29. Uit het arrest van de Hoge Raad van 13 april 2007 (ECLI:NL:HR:BA2802) blijkt dat voor toekenning van een proceskostenvergoeding in afwijking van de forfaitaire bedragen van het Besluit proceskosten bestuursrecht (het Besluit) aanleiding kan bestaan als het bestuursorgaan het verwijt treft dat het een beschikking of uitspraak geeft of doet of in rechte handhaaft, terwijl op dat moment duidelijk is dat die beschikking of uitspraak in een daartegen ingestelde procedure geen stand zal houden. Eveneens kan daarvoor aanleiding bestaan indien verweerder het verwijt treft dat hij in vergaande mate onzorgvuldig heeft gehandeld (vgl. Hoge Raad, 4 februari 2011, ECLI:NL:HR:2011:BP2975). Het moet dus gaan om bijzondere omstandigheden. De rechtbank is onder verwijzing naar overweging 24.3 van oordeel dat een situatie waarin verweerder tegen beter weten in heeft gehandeld zich hier niet voordoet. Dat de gehele procedure lang heeft geduurd is voorts niet te wijten aan het in vergaande mate onzorgvuldig handelen van verweerder. De rechtbank neemt hierbij in aanmerking dat het om een complex dossier gaat waarbij - niet zonder reden - op zeker moment ook nog informatie uit het buitenland noodzakelijk werd geacht. De rechtbank ziet daarom geen aanleiding om af te wijken van de forfaitaire bedragen van het Besluit.

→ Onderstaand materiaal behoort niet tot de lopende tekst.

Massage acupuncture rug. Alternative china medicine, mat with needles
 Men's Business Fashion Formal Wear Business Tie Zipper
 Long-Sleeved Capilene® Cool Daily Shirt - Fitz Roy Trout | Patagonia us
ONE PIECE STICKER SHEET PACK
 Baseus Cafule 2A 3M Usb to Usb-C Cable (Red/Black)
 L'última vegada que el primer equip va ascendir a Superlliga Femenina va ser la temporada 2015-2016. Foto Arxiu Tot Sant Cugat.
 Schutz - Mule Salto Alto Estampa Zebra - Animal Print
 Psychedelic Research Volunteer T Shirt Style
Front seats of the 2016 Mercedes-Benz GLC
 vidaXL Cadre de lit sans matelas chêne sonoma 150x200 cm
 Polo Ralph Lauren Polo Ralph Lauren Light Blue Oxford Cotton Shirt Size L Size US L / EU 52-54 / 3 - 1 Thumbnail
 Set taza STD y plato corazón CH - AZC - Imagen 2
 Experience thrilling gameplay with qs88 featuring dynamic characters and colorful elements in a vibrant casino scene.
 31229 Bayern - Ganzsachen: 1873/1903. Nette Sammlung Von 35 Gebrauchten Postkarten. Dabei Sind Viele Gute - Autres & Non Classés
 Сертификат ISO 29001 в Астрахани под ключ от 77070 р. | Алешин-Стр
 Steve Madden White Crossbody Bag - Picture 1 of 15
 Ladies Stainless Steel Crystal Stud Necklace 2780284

30. De rechtbank veroordeelt verweerder in de door eisers gemaakte proceskosten met betrekking tot de navorderingsaanslagen 2000 en 2002. Deze kosten stelt de rechtbank op grond van het Besluit voor de door een derde beroepsmatig verleende rechtsbijstand vast op € 1.238 (1 punt voor het indienen van het bezwaarschrift, met een waarde per punt van € 246, 1 punt voor het indienen van het beroepschrift en 1 punt voor het verschijnen ter zitting met een waarde per punt van € 496 en een wegingsfactor 1). Daarbij heeft de rechtbank de zaken 15/2193 (2000) en 15/2195 (2002) als samenhangende zaken aangemerkt.